It is important to note that the indentation of the rules has to be a tab character. If 8 spaces are used instead, bad things happen, and none of them involve actually compiling your program.

Another quirk about Makefiles that can cause trouble is that every line of a group of rules is considered a separate rule and is run in a separate subshell. So if a Makefile has something like the following

stuff:
        cd hejaz
        dostuff

the cd hejaz line would be run in a different shell from the dostuff line, so dostuff wouldn’t happen where you want it to happen. This can be solved by putting everything on one line, or using ‘\’ to continue a line across linebreaks.

stuff:
        cd hejaz ; \
        dostuff

Debugging

So you’ve managed to get the compiler to spit out a binary, but this program will probably not work perfectly, and may not even run at all. What now?

Static Analysis

Static analyzers try to find bugs in programs by examining the code itself rather than actually compiling the program and running it. This is similar to what compiler warnings do, and, in fact, using gcc -Wall catches many of the errors that can be found through static examination of the code. However, occasionally an external debugger will have something useful to say.
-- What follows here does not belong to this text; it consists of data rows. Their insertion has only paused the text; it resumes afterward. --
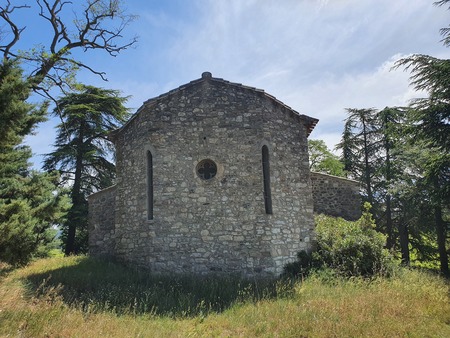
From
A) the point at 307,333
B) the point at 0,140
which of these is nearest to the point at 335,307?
the point at 307,333

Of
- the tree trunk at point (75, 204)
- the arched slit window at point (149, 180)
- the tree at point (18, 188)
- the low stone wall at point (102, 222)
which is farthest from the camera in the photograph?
the tree trunk at point (75, 204)

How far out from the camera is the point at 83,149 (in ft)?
60.4

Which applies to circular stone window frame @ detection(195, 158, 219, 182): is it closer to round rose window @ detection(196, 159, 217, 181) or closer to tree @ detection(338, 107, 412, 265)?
round rose window @ detection(196, 159, 217, 181)

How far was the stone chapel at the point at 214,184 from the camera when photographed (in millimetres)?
9828

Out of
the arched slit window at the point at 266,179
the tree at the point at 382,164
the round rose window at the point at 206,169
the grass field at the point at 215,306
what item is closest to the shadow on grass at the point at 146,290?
the grass field at the point at 215,306

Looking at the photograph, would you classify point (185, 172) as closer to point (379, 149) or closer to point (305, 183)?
point (305, 183)

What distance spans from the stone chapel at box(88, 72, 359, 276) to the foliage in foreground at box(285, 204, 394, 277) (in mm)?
424

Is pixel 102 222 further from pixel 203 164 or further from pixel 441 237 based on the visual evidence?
pixel 441 237

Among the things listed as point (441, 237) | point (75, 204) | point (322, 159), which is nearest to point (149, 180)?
point (75, 204)

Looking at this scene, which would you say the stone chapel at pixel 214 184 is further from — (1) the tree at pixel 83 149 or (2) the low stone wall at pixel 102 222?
(1) the tree at pixel 83 149

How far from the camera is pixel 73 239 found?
1742cm

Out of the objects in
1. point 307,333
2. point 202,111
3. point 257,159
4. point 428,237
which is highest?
point 202,111

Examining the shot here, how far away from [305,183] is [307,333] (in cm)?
578

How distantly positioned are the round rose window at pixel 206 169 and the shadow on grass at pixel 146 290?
Result: 10.3 feet
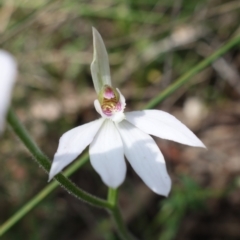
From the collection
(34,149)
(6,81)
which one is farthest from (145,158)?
(6,81)

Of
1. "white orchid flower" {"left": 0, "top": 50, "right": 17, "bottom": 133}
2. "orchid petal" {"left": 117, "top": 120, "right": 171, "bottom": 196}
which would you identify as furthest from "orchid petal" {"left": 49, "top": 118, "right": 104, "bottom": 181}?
"white orchid flower" {"left": 0, "top": 50, "right": 17, "bottom": 133}

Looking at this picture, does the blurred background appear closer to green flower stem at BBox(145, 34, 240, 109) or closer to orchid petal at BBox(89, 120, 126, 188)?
green flower stem at BBox(145, 34, 240, 109)

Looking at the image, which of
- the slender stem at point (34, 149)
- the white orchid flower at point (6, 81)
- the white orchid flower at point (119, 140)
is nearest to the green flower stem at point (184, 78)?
the white orchid flower at point (119, 140)

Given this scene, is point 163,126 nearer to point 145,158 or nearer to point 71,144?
point 145,158

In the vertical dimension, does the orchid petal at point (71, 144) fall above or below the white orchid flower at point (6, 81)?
below

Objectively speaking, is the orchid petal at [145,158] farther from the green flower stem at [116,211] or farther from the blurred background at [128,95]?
the blurred background at [128,95]

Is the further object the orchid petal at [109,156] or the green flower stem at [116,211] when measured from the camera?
the green flower stem at [116,211]

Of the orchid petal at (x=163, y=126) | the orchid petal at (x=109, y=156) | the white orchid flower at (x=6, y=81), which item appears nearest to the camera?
the white orchid flower at (x=6, y=81)

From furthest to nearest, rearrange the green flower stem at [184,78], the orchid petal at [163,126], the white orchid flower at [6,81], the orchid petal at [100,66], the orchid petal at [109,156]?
the green flower stem at [184,78], the orchid petal at [100,66], the orchid petal at [163,126], the orchid petal at [109,156], the white orchid flower at [6,81]
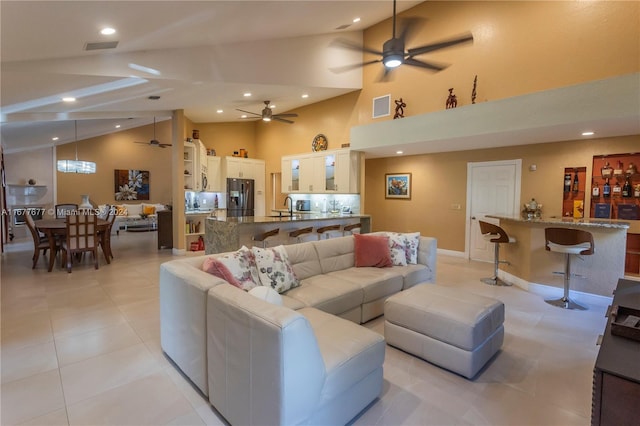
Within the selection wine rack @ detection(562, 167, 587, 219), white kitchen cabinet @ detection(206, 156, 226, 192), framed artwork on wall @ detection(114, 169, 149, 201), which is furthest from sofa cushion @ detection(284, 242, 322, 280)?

By far the most well known static analyzer for C code is lint. There is no single version of lint, since each commercial unix vendor will provide their own version of lint, much as they each provide their own version of cc. Also, many changes have been made to lint throughout its history to support ANSI C and new POSIX extensions, but for the most part modern lint implementations will output useful warnings and will have a few things to say that the compiler didn’t find important, such as declarations local to a file not being marked as static. However, the major drawback of lint is that there is no free implementation, so it is not likely to be found running on open source operating systems.

Splint appears to be the most popular open-source alternative to lint, and it takes a somewhat different approach. Rather than simply knowing better than you what makes good code, splint has options that allow you configure every detail of what should and should not produce a warning. Unfortunately, there doesn’t seem to be any universal, useful set of splint flags, so you’ll have to experiment and customize them to your project and the things you want to be able to check.

Interactive Debuggers

It’s often useful to be able to examine the state of a program while it’s running. Debuggers allow this by running a program within a controlled environment where it can be examined, stopped, and modified.

Another useful feature of debuggers is their ability to examine core files. If you’ve programmed in C for more than five minutes, you’ve probably seen a message along the lines of “Segmentation fault (core dumped)”. That message is more than just an annoying reminder that you’re not done yet; it’s a snapshot of the program’s memory at the time it died, and it can help you find the problem.

If you’re getting segfaults but no cores, you probably have the maximum core file size in your user limits set to 0. Try ulimit -c unlimited to make your programs dump core all over the place.

Remember that -g compiler flag above? Using this compiles debugging symbols into the program, which is useful in order to see what’s going on while running it in a debugger. Also, you may want to turn off -O optimizations, since they can create confusing changes in how the code is run.

gdb

The most commonly used open source debugger is the GNU Debugger, gdb. To run a program in gdb, just run gdb followed by the program name. gdb can be given a core file on the command line after the program name. If the process you want to debug is already running, give the PID after the program name, instead. Running gdb will stop the program, if it was running, and bring you to an interactive shell where you can issue debugging commands. Like the command-line switches in the compiler, gdb has a huge pile of complicated and confusing commands, but only a handful that most people will ever use.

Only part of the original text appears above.